The paper tackles the problem of reinforcement learning policies overfitting to training environments and failing to generalize to safety-critical test scenarios by proposing a falsification-based robust adversarial RL framework that integrates temporal logic falsification to improve policy robustness without needing extra reward functions for adversaries. The results show that policies trained with this approach generalize better and have less safety specification violations in test scenarios, with experimental evaluations on autonomous vehicle systems like braking assistance and adaptive cruise control.
Reinforcement learning (RL) has achieved enormous progress in solving various sequential decision-making problems, such as control tasks in robotics. Since policies are overfitted to training environments, RL methods have often failed to be generalized to safety-critical test scenarios.
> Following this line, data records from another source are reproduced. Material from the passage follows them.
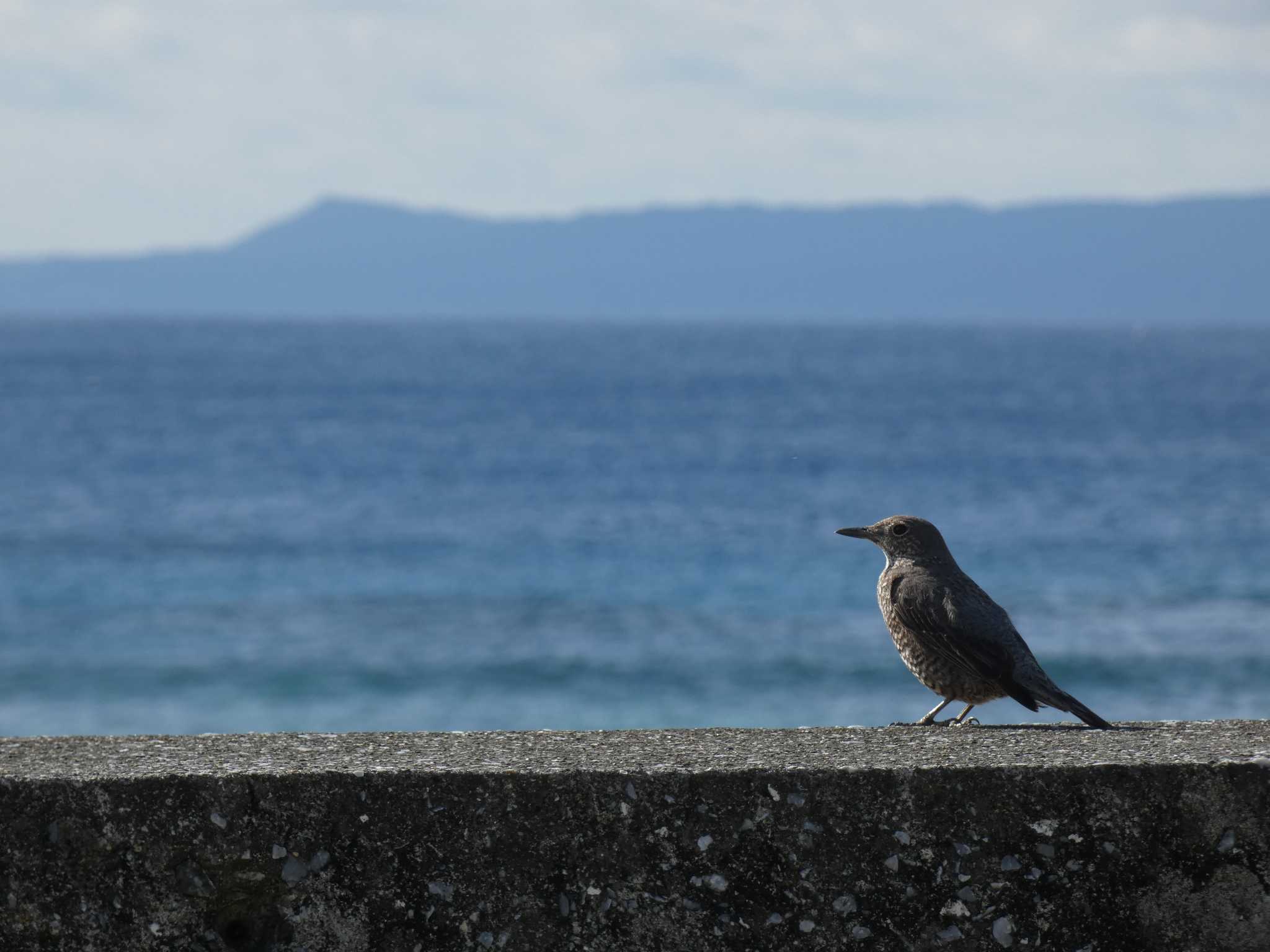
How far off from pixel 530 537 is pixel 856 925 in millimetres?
25588

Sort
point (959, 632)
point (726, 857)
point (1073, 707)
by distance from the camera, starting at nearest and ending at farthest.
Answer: point (726, 857) → point (1073, 707) → point (959, 632)

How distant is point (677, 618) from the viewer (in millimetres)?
19828

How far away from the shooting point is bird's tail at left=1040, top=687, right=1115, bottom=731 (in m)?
2.76

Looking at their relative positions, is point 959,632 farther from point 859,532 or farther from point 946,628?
point 859,532

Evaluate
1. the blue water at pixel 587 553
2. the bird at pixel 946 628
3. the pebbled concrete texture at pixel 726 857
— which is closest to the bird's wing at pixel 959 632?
the bird at pixel 946 628

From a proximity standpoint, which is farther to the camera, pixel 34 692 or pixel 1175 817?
pixel 34 692

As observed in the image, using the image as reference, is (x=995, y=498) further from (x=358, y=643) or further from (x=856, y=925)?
(x=856, y=925)

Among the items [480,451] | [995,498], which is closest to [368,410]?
[480,451]

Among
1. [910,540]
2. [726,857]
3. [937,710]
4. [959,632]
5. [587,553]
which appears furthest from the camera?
[587,553]

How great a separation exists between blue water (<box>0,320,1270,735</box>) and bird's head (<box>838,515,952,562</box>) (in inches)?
296

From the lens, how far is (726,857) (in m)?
2.19

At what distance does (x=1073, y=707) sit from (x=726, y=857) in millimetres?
1173

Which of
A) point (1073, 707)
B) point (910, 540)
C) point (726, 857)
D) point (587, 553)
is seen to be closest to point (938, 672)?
point (910, 540)

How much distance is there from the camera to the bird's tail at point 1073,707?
2.76 metres
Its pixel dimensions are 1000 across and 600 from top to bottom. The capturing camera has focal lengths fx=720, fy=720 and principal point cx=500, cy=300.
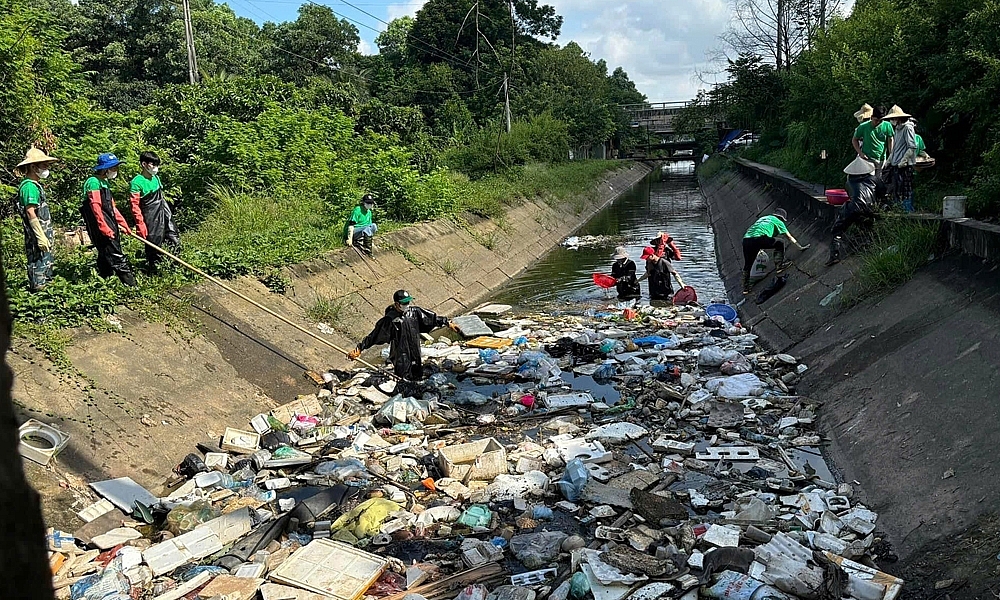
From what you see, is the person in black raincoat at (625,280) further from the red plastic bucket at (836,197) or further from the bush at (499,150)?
the bush at (499,150)

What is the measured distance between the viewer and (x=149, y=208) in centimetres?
942

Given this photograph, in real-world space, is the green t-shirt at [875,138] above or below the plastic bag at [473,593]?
above

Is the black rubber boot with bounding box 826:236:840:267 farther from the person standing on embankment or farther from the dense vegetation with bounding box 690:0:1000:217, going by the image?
the dense vegetation with bounding box 690:0:1000:217

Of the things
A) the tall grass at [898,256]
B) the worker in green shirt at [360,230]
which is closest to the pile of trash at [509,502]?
the tall grass at [898,256]

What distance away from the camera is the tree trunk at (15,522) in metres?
1.32

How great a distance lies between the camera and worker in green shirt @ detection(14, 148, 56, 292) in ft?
26.1

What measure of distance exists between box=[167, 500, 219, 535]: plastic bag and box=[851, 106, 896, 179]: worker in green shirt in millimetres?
9740

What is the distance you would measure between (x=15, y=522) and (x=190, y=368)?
745 centimetres

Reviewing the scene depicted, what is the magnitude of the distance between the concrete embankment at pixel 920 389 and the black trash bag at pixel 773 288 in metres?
1.31

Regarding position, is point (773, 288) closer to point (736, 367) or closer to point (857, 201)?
point (857, 201)

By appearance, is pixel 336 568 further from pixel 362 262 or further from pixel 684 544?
pixel 362 262

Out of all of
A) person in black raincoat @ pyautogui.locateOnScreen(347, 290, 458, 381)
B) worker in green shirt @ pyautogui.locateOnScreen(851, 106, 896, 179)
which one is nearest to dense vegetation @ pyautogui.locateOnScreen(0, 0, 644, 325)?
person in black raincoat @ pyautogui.locateOnScreen(347, 290, 458, 381)

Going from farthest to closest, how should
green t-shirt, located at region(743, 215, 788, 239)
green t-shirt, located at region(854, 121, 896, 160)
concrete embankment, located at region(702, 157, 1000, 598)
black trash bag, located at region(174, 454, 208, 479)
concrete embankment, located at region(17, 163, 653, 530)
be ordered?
green t-shirt, located at region(743, 215, 788, 239) → green t-shirt, located at region(854, 121, 896, 160) → black trash bag, located at region(174, 454, 208, 479) → concrete embankment, located at region(17, 163, 653, 530) → concrete embankment, located at region(702, 157, 1000, 598)

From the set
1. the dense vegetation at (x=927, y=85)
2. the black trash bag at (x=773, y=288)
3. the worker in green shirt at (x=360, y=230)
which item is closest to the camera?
the dense vegetation at (x=927, y=85)
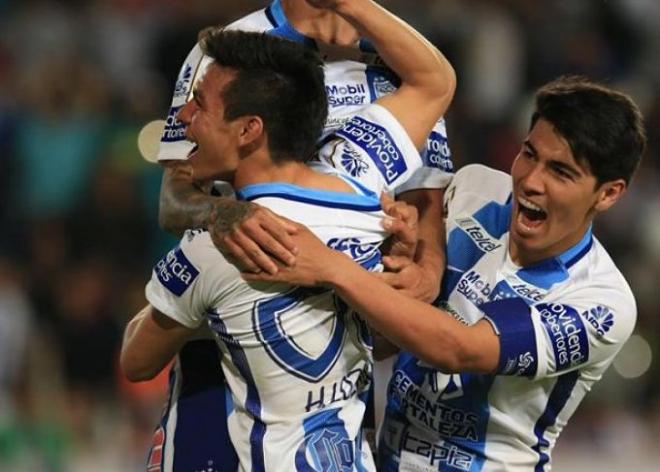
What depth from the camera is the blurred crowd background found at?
281 inches

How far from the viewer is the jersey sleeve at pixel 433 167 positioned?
12.1 ft

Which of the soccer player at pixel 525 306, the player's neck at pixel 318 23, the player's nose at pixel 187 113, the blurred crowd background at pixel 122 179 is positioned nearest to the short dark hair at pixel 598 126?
the soccer player at pixel 525 306

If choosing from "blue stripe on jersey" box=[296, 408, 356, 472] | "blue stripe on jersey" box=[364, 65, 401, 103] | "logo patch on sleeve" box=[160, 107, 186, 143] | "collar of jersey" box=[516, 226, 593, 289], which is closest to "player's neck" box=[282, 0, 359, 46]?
"blue stripe on jersey" box=[364, 65, 401, 103]

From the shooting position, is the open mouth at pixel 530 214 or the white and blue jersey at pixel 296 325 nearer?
the white and blue jersey at pixel 296 325

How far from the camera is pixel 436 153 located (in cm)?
374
Robust adversarial RL (RARL) was previously proposed to train an adversarial network that applies disturbances to a system, which improves the robustness in test scenarios. However, an issue of neural network-based adversaries is that integrating system requirements without handcrafting sophisticated reward signals are difficult. Safety falsification methods allow one to find a set of initial conditions and an input sequence, such that the system violates a given property formulated in temporal logic. In this paper, we propose falsification-based RARL (FRARL): this is the first generic framework for integrating temporal logic falsification in adversarial learning to improve policy robustness. By applying our falsification method, we do not need to construct an extra reward function for the adversary. Moreover, we evaluate our approach on a braking assistance system and an adaptive cruise control system of autonomous vehicles. Our experimental results demonstrate that policies trained with a falsification-based adversary generalize better and show less violation of the safety specification in test scenarios than those trained without an adversary or with an adversarial network.